Machine Learning with Scikit-learn. Supervised learning. Linear regression.

Volodymyr Kirichinets
8 min readApr 21, 2018

The original PDF Book, from original Author, with full package of examples for $3:

Introduction

The linear regression described in this article as a supervised learning approach— the case when incoming data comes with additional attributes that we want to predict, for example, some values of wages related to a person (a person has a salary that changes over a period of time-growth or fall)— one of the main categories of Machine Learning. Typically, this can be described as cases where data samples have some features associated with this data. This linear approach has many practical applications, for example, in finance — price modeling in the future, physics, medicine, electronics and, of course, Machine Learning. Several areas of linear regression from the Scikit-learn python toolkit for data mining and data analysis will be demonstrated here. This article is not strong and fully disclosed in the mathematical sense. Some varieties of linear regressions, a deep and detailed understanding are not disclosed. The main goal is, as far as possible, to more accurately and clearly describe the processes that arise when we use the LinearRegression class of the Scikit-learn.

Linear regression

Definition

Linear regression is a linear approach for modeling the relationship between a scalar — dependent variable — predictable value — price of the currency#1 in the future — usually denoted as y and one or more explanatory variables — independent variables — known values(observed data) — prices of the currency#1 in the past —usually denoted as X .

Mathematical formulation

In the mathematical representation, the linear regression model could be written in a form as:

y = + ε

where y is a regressand, X is a regressor, β is a parameter vector or coefficient of the slope of the regression line and ε is an error or noise. In simple terms, this can be characterized as: our predictable value y is a sum of our observed value X multiplied on the coefficient of the slope β and some error ε. The objective of the linear regression method is to estimate the slope coefficient β and construct a linear regression line, which completely characterizes the regression. In the sense that the number of values of X is very large, we can neglect the error ε and construct our regression line, which has the aggregated shortest distance to each value of X from this straight line.

Least squares method

We can write and solve this method in equation form:

y = f (x) = ax + b

that assumed as changing of the x value will change y value depends on a and b coefficients.

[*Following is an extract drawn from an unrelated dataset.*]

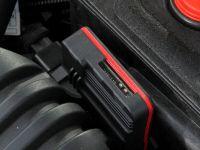Maxi-Tuner MINI Cooper S F56, 12 of 12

Let`s consider an example:

x = [1, 2, 3, 4, 5] — variables and y = [1, 2.5, 2, 3.5, 5] — variables that we want to predict the next value of y. Let’s write the equation formula with ordinary least squares method:

a∑x² + b∑x = ∑xy

a∑x + bN = ∑y

where N is a length of values. So there:

∑x = 1 + 2 + 3 + 4 + 5 = 15

∑y = 1 + 2.5 + 2 + 3.5 + 5 = 14

∑x² = 1² + 2² + 3² + 4² + 5² = 55

∑xy= 1*1 + 2*2.5 + 3*2 + 4*3.5 + 5*5 = 51

We need to solve this equations system:

a*55 + b*15 = 51

a*15 + b*5 = 14

(a*55 * b*5) - (a*15 * b*15) = (55 * 5) - (15 * 15)

275 - 225 = 50

solving a:

(51 * b*5) - (14 * b*15) = (51 * 5) - (14 * 15)

255 - 210 = 45

a = 45 / 50 = 0.9

and solving b:

(a*15 * 51) - (a*55 * 14) = (15 * 51) - (55 * 14)

765 - 770= -5

b = -5 / 50= -0,1

we have:

y = ax + b = 0.9 x + (-0.1)

so, the coordinates of the straight line from 0 to 6:

f (0) = 0.9 * 0 + (-0.1) = -0.1

f (6) = 0.9 * 6 + (-0.1) = 5.3

and we can make a prediction that the next value of y will be equal to 5.3 . We can build this straight line:

try to find the coefficient of covariance between complexity:

Cov(x, y) = ( Σ(X-μ)(Y-υ) ) / n

where:

μ — mean of variables x = 3

υ mean of variables y = 2.8

n — number of items x or y = 5

lets count:

((1 - 3)*(1 - 2.8) + (2 - 3)*(2.5 - 2.8) + (3 - 3)*(2 - 2.8) + (4 - 3)*(3.5 - 2.8) + (5 - 3)*(5 - 2.8)) / (5 - 1) = (3.6 + 0.3 + 0 + 0.7 + 4.4) / 5 = 1.8

Cov(x, y) = 1.8

lets try to find coefficients of the variance for x and y by this formula:

σ² for x = σᵥ² = ( Σ(X-μ)² ) / n - 1

σᵥ² = ((1 - 3)² + (2 - 3)² + (3 - 3)² + (4 - 3)² + (5 - 3)²) / 4= (4 + 1 + 0 + 1 + 4) / 4 = 2.5

σ² for y = σᵤ² = ( Σ(Y-υ)² ) / n - 1

σᵤ² = ((1 - 2.8)² + (2.5 - 2.8)² + (2 - 2.8)² + (3.5 - 2.8)² + (5 - 2.8)²) / 4 = (3.24 + 0.09 + 0.64 + 0.49 + 4.84) / 4 = 2.325

and standard deviation:

σᵥ = √σᵥ² = 1.58

σᵤ = √σᵤ² = 1.53

Correlation coefficient r :

( nxy) - (ΣxΣy) ) / ( √ (nΣx² - (Σx)²)(nΣy² — (Σy)²) )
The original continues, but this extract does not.